Published in Healthcare Business, Care Home Environment, Care England, AT Today, Digital Health Age, Care Home Professional
Person Centred Software is helping to drive a technological revolution in pain relief for care home residents.
Using the latest smartphone and AI technology, care home providers can now accurately identify and measure levels of pain among those with reduced communication skills. The aim is to ensure accurate pain relief is administered and reduce the use of unnecessary behavioural medication.
Read the news story below:
Person Centred Software, developers of the UK’s most widely used electronic care planning system, is helping to drive a technological revolution in pain relief for care home residents. Using the latest smartphone and AI technology, care home providers can now accurately identify and measure levels of pain amongst those with reduced communication skills. The aim is to ensure accurate pain relief is administered and reduce the use of unnecessary behavioural medication.
Jonathan Papworth, Co-founder, and Director of Person Centred Software explains, “For people who are unable to communicate their level of pain, such as those with dementia, the result can be that they display bad behaviour and get angry. Behavioural drugs are commonly used in residential care to address challenging behaviour and most medical professionals believe that they are acting in the best interest of the individual, staff and other residents. But without the ability to understand if a person is in pain, that individual may be wrongly diagnosed. In addition, the medications to manage behaviour are normally far more expensive than those used for pain relief. So, if pain medication can resolve the pain and it results in better behaviour, it will improve the individual’s quality of life and benefit everyone involved.”

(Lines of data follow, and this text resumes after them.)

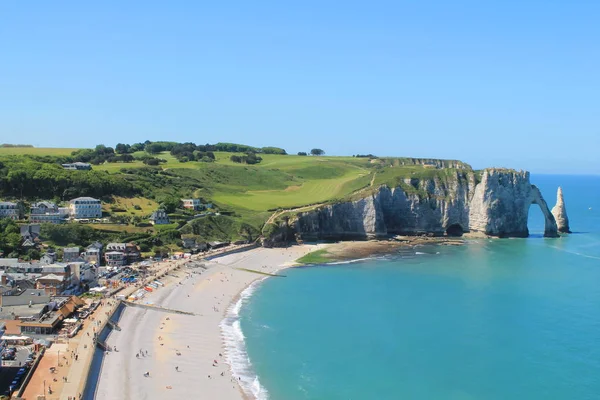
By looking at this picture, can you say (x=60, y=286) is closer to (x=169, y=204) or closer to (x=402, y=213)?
(x=169, y=204)

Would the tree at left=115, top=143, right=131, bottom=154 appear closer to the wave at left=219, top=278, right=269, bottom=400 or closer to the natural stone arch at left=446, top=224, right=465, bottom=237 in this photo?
the natural stone arch at left=446, top=224, right=465, bottom=237

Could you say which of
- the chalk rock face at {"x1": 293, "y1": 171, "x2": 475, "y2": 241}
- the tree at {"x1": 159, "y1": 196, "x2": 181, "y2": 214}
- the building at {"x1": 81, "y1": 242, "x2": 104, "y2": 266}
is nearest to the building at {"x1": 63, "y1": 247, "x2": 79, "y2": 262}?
the building at {"x1": 81, "y1": 242, "x2": 104, "y2": 266}

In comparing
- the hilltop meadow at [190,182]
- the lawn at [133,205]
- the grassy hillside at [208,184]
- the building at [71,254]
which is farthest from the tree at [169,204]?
the building at [71,254]

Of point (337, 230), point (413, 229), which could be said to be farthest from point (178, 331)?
point (413, 229)

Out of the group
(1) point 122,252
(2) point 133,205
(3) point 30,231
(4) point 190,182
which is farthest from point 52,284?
(4) point 190,182

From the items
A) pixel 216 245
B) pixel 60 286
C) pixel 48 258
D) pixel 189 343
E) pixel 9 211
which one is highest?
pixel 9 211

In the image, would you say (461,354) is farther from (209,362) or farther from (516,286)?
(516,286)
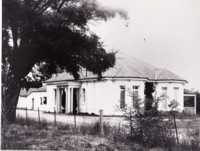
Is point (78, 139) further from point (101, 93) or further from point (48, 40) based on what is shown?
point (101, 93)

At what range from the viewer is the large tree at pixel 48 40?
11461 millimetres

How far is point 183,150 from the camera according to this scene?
9367 millimetres

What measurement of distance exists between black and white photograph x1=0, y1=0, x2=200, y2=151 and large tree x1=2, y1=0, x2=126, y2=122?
29mm

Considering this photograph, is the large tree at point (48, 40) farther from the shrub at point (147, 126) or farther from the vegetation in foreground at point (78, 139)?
the shrub at point (147, 126)

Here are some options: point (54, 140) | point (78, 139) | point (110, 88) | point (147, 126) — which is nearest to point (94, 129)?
point (78, 139)

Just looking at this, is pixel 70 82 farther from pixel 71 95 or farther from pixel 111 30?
pixel 111 30

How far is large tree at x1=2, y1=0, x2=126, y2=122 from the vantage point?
11.5 m

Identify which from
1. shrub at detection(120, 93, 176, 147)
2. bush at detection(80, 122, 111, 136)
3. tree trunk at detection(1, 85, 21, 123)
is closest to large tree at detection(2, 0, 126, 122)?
tree trunk at detection(1, 85, 21, 123)

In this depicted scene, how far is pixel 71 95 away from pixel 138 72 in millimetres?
6656

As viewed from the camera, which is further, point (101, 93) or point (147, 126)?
point (101, 93)

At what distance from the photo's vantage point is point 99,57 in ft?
42.1

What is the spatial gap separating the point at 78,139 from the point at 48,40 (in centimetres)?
331

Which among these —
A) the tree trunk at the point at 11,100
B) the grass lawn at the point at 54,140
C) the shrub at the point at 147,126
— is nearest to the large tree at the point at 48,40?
the tree trunk at the point at 11,100

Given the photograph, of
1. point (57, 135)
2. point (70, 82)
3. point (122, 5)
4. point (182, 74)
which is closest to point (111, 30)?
point (122, 5)
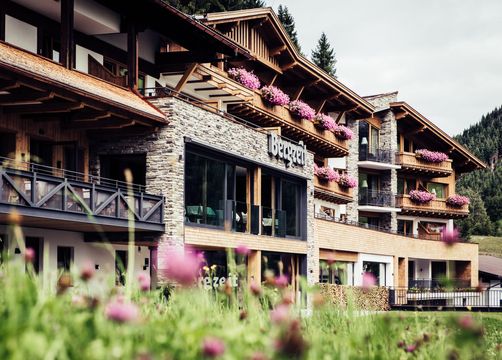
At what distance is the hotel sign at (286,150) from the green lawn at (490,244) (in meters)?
42.1

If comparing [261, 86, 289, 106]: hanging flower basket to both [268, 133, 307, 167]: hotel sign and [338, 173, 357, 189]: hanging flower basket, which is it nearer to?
[268, 133, 307, 167]: hotel sign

To help solve this major issue, Person Centred Software has integrated PainChek®, the world’s first smartphone pain monitoring and assessment technology, within its Mobile Care Monitoring application – currently used by over 1,300 care homes for evidencing care interactions, electronic care planning, and reporting.
Using the AI and facial recognition technology in PainChek®, carers can identify the presence and quantify the severity of pain when pain isn’t obvious. The information feeds seamlessly into the intelligent mobile application to deliver a joined-up solution for care providers to monitor pain, at the point of care, in people who are non-verbal.
Jonathan offers a cautionary note about the issue of pain relief and funding. As an example, he cites Australia where their Age Care Funding Instrument provides granular payments according to the severity of care required. The more care someone needs, the greater the funding. This has resulted in some care homes opting not to use the pain analysis application since if individuals are correctly medicated for pain and the result is improved behaviour, the care provider gets financially penalized.
Jonathan concludes, “Politicians must be careful that the way care is funded does not advocate the wrong results. Government funding for social care is vital but it is essential that the financial incentives encourage and promote improved behaviour and the best of care.”
Since 70% of people living in UK care homes have dementia, PainChek® is seen as a valuable tool for care providers to assess and monitor residents’ pain. Person Centred Software has trials of PainChek® underway with a number of care providers in both the UK and Australia.